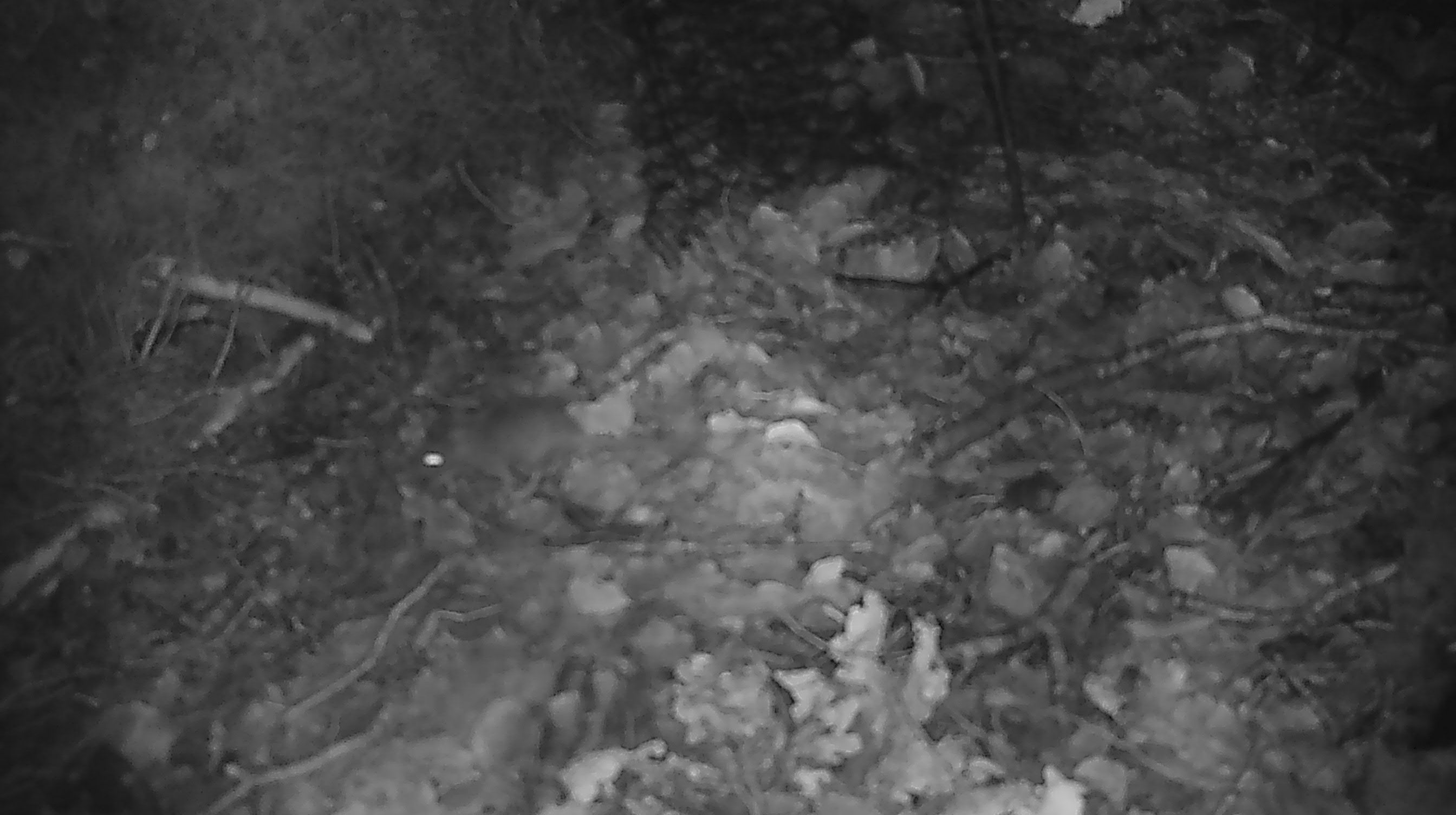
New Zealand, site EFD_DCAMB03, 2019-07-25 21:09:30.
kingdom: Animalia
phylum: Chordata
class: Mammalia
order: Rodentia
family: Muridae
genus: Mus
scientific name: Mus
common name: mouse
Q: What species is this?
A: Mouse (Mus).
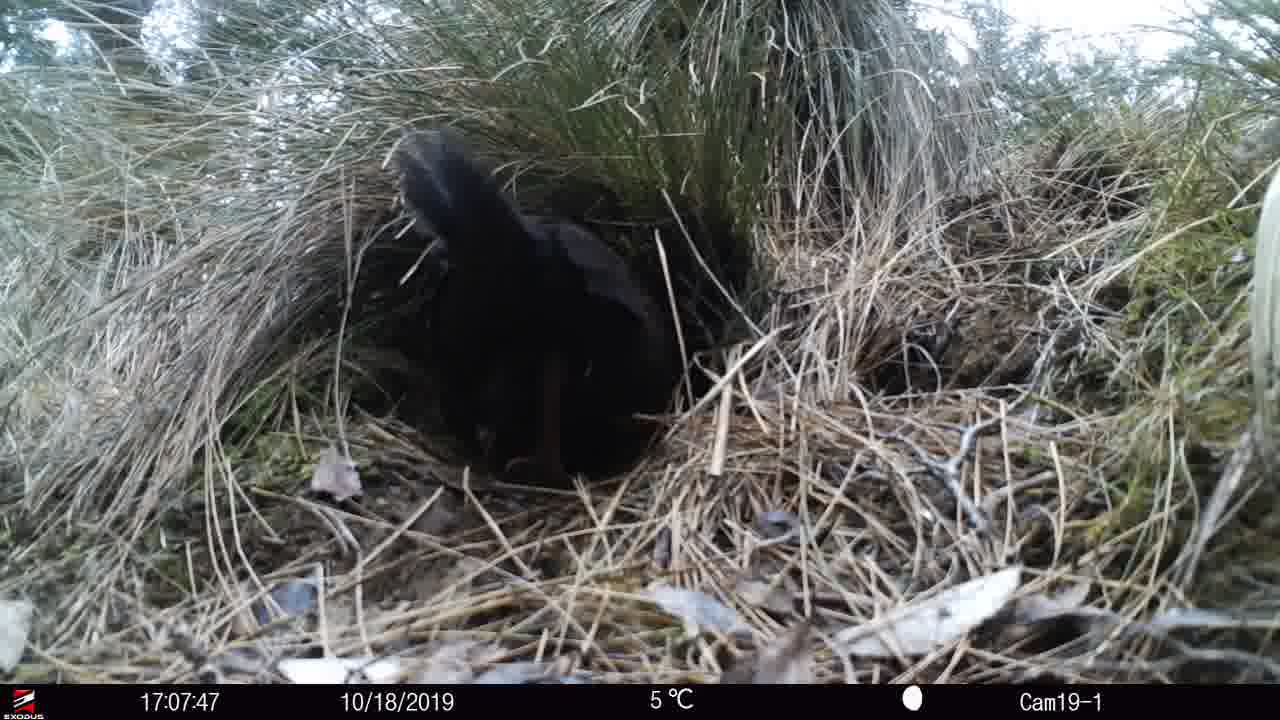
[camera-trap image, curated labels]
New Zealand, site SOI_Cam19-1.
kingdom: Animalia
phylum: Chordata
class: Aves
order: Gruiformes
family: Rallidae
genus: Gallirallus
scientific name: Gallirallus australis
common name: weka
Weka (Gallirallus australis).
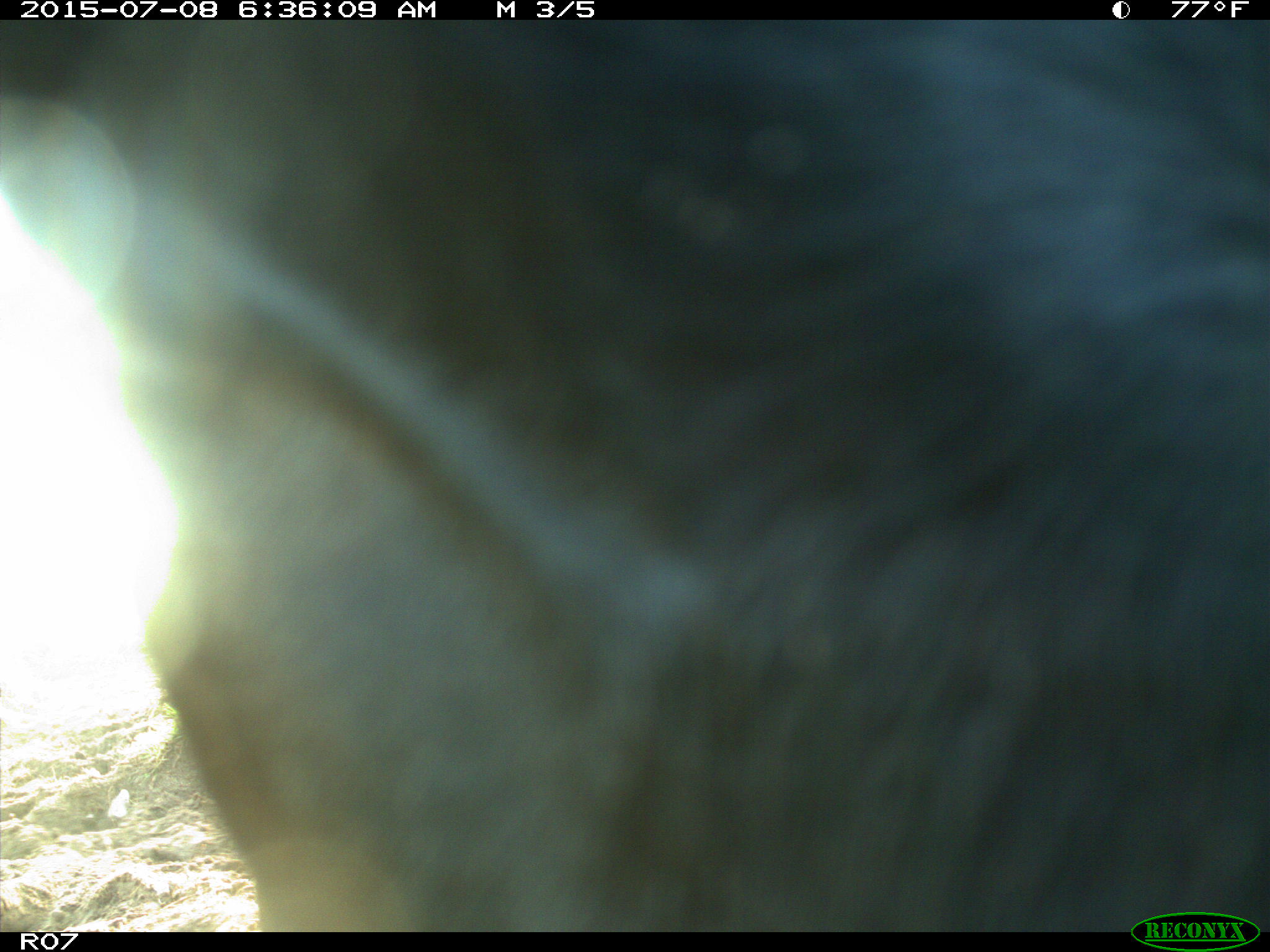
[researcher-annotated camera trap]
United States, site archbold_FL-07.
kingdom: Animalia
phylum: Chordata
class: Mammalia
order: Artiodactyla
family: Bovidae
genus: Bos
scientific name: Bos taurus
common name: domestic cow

※ ※ ※

(What the exercise asks):
A verbatim copy of the records above, without pictures, is required.

(Response area):
New Zealand, site EFD_DCAMB03, 2019-07-25 21:09:30.
kingdom: Animalia
phylum: Chordata
class: Mammalia
order: Rodentia
family: Muridae
genus: Mus
scientific name: Mus
common name: mouse
Q: What species is this?
A: Mouse (Mus).
[camera-trap image, curated labels]
New Zealand, site SOI_Cam19-1.
kingdom: Animalia
phylum: Chordata
class: Aves
order: Gruiformes
family: Rallidae
genus: Gallirallus
scientific name: Gallirallus australis
common name: weka
Weka (Gallirallus australis).
[researcher-annotated camera trap]
United States, site archbold_FL-07.
kingdom: Animalia
phylum: Chordata
class: Mammalia
order: Artiodactyla
family: Bovidae
genus: Bos
scientific name: Bos taurus
common name: domestic cow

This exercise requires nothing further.